Не знаю, как у других, но мой алабай лает нечасто. Это он так разговаривает. Пролетел низко вертолет, стрекоча винтом, – зашлись в лае дворняги с промзоны. Сигнализация сработала на соседской машине – мужички развели базар-вокзал под окнами.
Назар прислушивается и лениво, но увесисто говорит свое «уав!». Басом. Мощно и зычно. Типа, вы там, конечно, летайте, лайте, свиристите, пойте, но помните, если что – территория-то, на самом деле, моя.

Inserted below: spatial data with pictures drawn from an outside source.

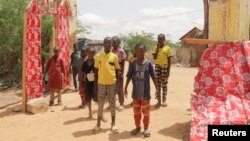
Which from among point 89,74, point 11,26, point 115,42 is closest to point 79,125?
point 89,74

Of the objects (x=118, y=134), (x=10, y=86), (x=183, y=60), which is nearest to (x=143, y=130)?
(x=118, y=134)

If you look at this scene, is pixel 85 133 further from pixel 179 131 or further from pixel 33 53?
pixel 33 53

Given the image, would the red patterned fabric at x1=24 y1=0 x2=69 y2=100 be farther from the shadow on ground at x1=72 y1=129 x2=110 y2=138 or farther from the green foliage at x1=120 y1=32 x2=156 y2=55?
the green foliage at x1=120 y1=32 x2=156 y2=55

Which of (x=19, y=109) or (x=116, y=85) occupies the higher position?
(x=116, y=85)

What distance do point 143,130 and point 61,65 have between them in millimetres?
3380

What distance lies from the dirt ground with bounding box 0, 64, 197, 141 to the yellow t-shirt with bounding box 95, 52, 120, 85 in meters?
1.01

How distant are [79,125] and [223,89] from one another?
3.11 meters

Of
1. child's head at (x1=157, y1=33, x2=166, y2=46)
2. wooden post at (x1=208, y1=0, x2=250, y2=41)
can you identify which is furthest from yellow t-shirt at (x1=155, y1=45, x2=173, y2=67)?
wooden post at (x1=208, y1=0, x2=250, y2=41)

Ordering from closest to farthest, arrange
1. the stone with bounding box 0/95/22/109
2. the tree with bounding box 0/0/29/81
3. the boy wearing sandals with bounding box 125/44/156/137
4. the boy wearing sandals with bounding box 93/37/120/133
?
the boy wearing sandals with bounding box 125/44/156/137 → the boy wearing sandals with bounding box 93/37/120/133 → the stone with bounding box 0/95/22/109 → the tree with bounding box 0/0/29/81

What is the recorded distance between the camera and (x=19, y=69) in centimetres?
1404

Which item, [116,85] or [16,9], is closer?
[116,85]

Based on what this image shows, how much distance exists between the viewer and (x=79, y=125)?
762cm

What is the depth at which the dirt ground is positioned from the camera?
684 cm

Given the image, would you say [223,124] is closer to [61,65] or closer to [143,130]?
[143,130]
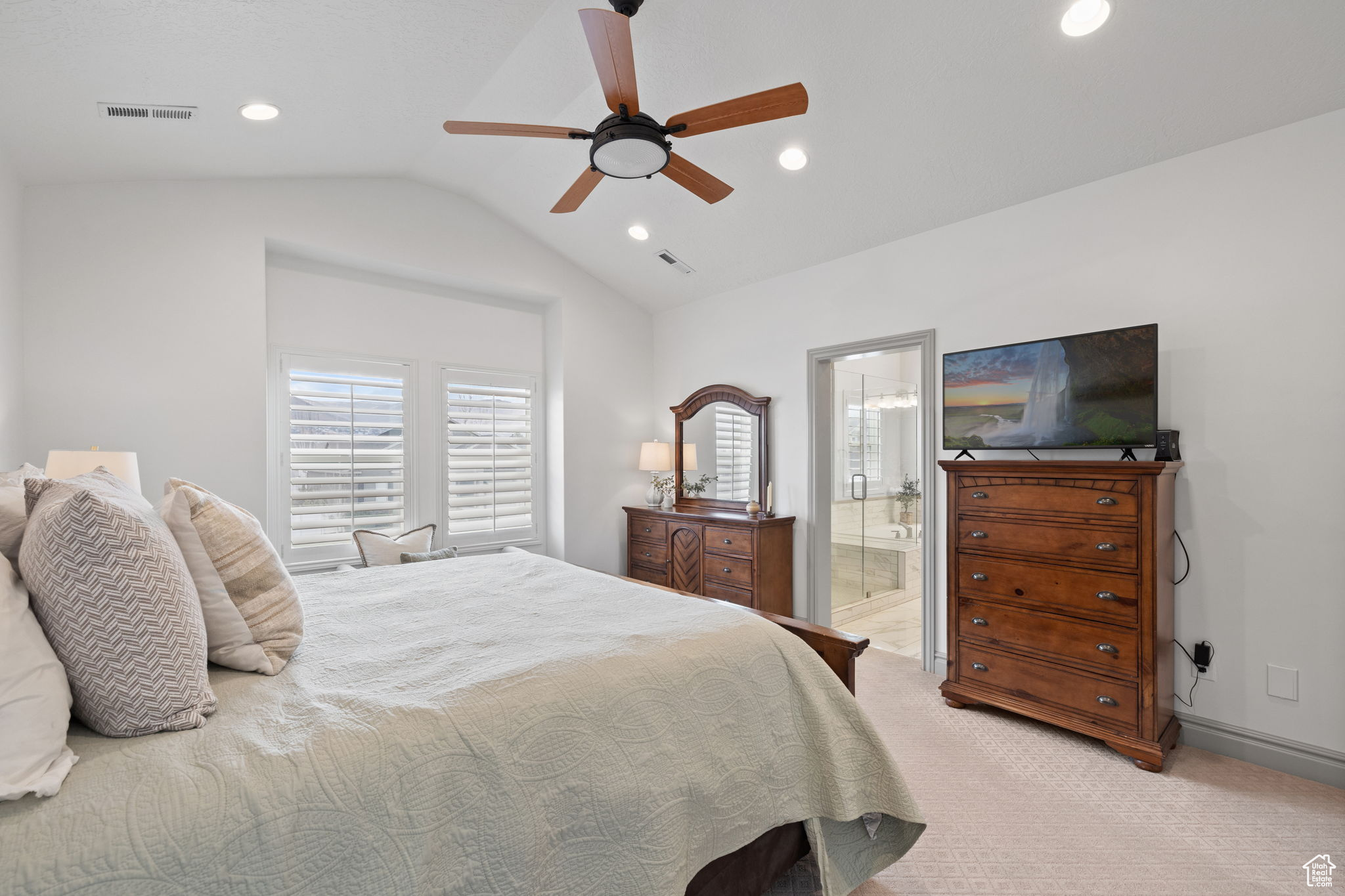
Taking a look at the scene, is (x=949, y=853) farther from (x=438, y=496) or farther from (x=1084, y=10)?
(x=438, y=496)

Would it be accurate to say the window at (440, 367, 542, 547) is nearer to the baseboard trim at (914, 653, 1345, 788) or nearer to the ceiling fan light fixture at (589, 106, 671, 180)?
the ceiling fan light fixture at (589, 106, 671, 180)

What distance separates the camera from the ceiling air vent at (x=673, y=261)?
179 inches

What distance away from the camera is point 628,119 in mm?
2209

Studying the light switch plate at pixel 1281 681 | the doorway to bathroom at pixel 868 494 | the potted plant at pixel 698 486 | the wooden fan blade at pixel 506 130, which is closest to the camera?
the wooden fan blade at pixel 506 130

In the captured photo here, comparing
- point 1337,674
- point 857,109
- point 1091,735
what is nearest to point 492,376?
point 857,109

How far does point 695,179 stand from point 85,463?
9.08ft

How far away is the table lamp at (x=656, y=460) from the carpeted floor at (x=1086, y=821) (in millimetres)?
2673

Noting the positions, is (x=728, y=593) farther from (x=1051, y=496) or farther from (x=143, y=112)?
(x=143, y=112)

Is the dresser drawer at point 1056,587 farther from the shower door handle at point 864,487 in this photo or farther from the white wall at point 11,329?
the white wall at point 11,329

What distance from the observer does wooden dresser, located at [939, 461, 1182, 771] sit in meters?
2.53

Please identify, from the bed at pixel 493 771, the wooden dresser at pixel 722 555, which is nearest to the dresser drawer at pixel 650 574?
the wooden dresser at pixel 722 555

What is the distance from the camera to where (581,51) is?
9.30ft

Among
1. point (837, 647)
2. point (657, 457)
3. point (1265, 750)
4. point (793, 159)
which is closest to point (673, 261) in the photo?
point (793, 159)

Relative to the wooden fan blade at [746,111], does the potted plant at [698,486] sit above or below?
below
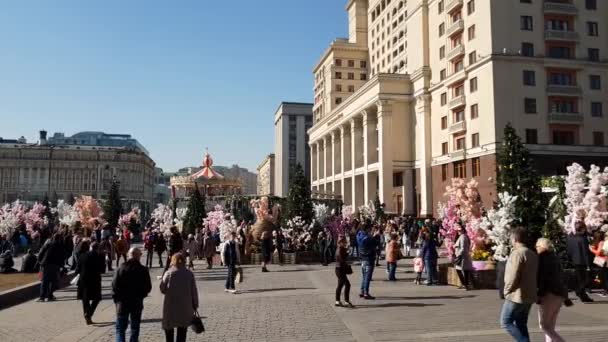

В минуты реальной опасности Назар не лает. Воздух сотрясать нечего впустую, надо действовать. И он действует…
В жару Назар гулять не особо любит. Он не ленивый, он энергосберегающий. Но тренировки требуют регулярности. Потому утром стараемся выйти на променад пораньше, пока солнце только встало и не успело раскалить воздух, траву, асфальт.
4.30. Прохлада. Благодать. Идем привычным маршрутом. От подъезда до угла дома, несколько десятков метров вниз, к узенькой речке, через дамбу, к лугу вдоль железной дороги. Здесь хорошо. Трава высоченная. Ранним утром еще прохладу ночи держит. Пузо Назарке щекочет.
Из полураскрытых цветов вылетают сонные мотыльки. Назар смешно клацает на них зубами. Но это так, для острастки. С сортировочной станции слышно, как перекликаются дежурные диспетчера, лениво переругиваясь по громкой связи.
Железнодорожное полотно слева от нас тянется по верху высокой насыпи. Справа маленький, поросший камышом и рогозом затончик и пара заброшенных садовых домиков с полуразвалившимися стенами и крышами. Посвистывают птицы.
Назар жадно ловит запахи и звуки. Он философ. Может подолгу рассматривать какой-то интересный цветок, слушать какой-то звук. Вот отошел за кустик одичавшей вишни, невысокий, но раскидистый.
Я проводила его взглядом, поднимаю глаза и чувствую предательский холодок внутри. Метрах в 10-ти от меня со стороны заброшенных домиков появился мужчина. Грязный, лохматый, в засаленной спортивной куртке нараспашку. Он смотрел на меня нагло и как-то по-звериному. Кривая усмешка искажает небритое лицо.
– Что стоишь, красавица? Я уж думал, сюда пойдешь…
Ох, дядя, лучше бы ты не шуршал… Назар вырос передо мной словно из-под земли. Закрыл своим корпусом. Рыжая шерсть на загривке стоит дыбом. Два глубоких вдоха-выдоха с фырканьем. Успеваю перехватить за ручку шлейки…
Назар не лает. Он не идет на рывок. Он дает время на осознание тому существу, которое сделало что-то не то. Все длится секунды. И в следующий момент – рык. Словами рык готового к бою алабая не передать. Утробно, раскатисто, без собачьего классического «рррр!». Рык алабая – это львино-дьявольское «вааааа!». Это последнее предупреждение врагу. Это обещание идти до конца. Это уверенность в своей правоте и силе. Услышав рык алабая, начинаешь верить в древнюю легенду, что эти собаки – потомки Сыртлона, грозного и непобедимого зверя, собиравшего дань с отар Туркмении…
Лицо дядьки, сказавшего не те слова и не в то время, становится странного серого цвета… Глаза, кажется, сейчас просто выскочат из орбит. Он как-то криво открывает рот и снова закрывает его, словно рыба, выброшенная на берег.
Дядька не сводит обезумевший взгляд от Назара. Он уже не видит меня. Он видит его – угрюмый исподлобья взор, напряженные широко расставленные лапы, причем, передние уже чуть подсогнуты для прыжка, первого и последнего. В приоткрытой в тяжелом дыхании пасти – белоснежные клыки длиной с мизинец ребенка.
– Я… вас… понял… понял… – дядька почему-то кланяется Назару, как-то нелепо дрыгая головой на вытянутой жилистой грязной шее.
В следующий момент он коряво пятится обратно в кусты.
Кладу Назару ладонь на спину. Назар не бросится вдогон. Алабаи не догоняют, они благородны. И так все ясно – побежденный ушел, победитель остался. Но в след мужику Назар на всякий случай отпускает последние советы. Сначала грозное и властное: «Ауф! Ауф!» И потом насмешливое: «Аур!»
Язык алабая не похож на привычный язык других пород. Они лают по-другому… Мне остается только присесть на траву и обнять мощную шею: спасибо, парень… Да, я вожак стаи. Да, эта машина, весящая больше меня, никогда не позволит себе дернуть меня и выйти из-под контроля. Но сейчас мне не стыдно быть слабой.